Should the United Kingdom remain a member of the European Union or leave the European Union?

Theresa May, who came to power thanks to the votes of 199 Conservative MPs, has since used this plebiscite on the European Union to set out an entirely new vision for the country.

In her speech to the Conservative party conference last week, she said the vote represented:

a change in the way our country works – and the people for whom it works – forever.

The referendum ballot, unless we're much mistaken, contained no tickbox for grammar schools, for lists of foreign workers at firms, for leaving the single market, or for denying Parliament a vote on the method of Brexit:

It simply read:

Should the United Kingdom remain a member of the European Union or leave the European Union?

The government u-turned this week on the controversial plans to force companies to draw up lists of foreign-born employees, after even Ukip MEP Roger Helmer suggested the policy was a "step too far" and that his own party would've been branded 'fascist' for announcing them.

One tweet has encapsulated some of the frustration of those who not only voted against a Brexit, but didn't vote for all the new policy suggestions being discussed as a result of the referendum:

To a certain extent, people have gone apes***.

Chuka Umunna stood up in the House of Commons and registered anger at 48 per cent of the public being pigeon-holed as 'liberal elite'...

...a sentiment echoed by The Independent's Tom Peck:

Sneering, in case you weren’t already aware, is what the “liberal elites” do when they have the temerity to question the wisdom of a course of action that has so far detonated the pound, had foreign investors threatening legal action against the government, and appointed Nigel Farage as de facto Ambassador of no-longer-Great Britain to the United States.

◆ Exercise requirements ◆
A. From the Brexit commentary, transcribe the passage starting with "The government u-turned" and going on through "as 'liberal elite'...".
B. According to the Brexit commentary, what four things did the referendum ballot contain no tickbox for?
C. In the Brexit commentary, how many Conservative MPs' votes brought Theresa May to power?

◆ Data below ◆
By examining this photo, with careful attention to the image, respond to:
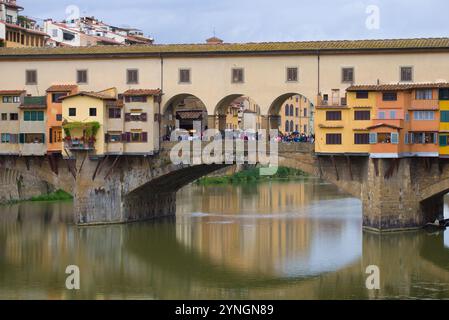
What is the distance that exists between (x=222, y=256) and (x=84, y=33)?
42566 mm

◆ Answers for the exercise ◆
A.
The government u-turned this week on the controversial plans to force companies to draw up lists of foreign-born employees, after even Ukip MEP Roger Helmer suggested the policy was a "step too far" and that his own party would've been branded 'fascist' for announcing them.

One tweet has encapsulated some of the frustration of those who not only voted against a Brexit, but didn't vote for all the new policy suggestions being discussed as a result of the referendum:

To a certain extent, people have gone apes***.

Chuka Umunna stood up in the House of Commons and registered anger at 48 per cent of the public being pigeon-holed as 'liberal elite'...

B.
Grammar schools
Lists of foreign workers at firms
Leaving the single market
Denying Parliament a vote on the method of Brexit

C. 199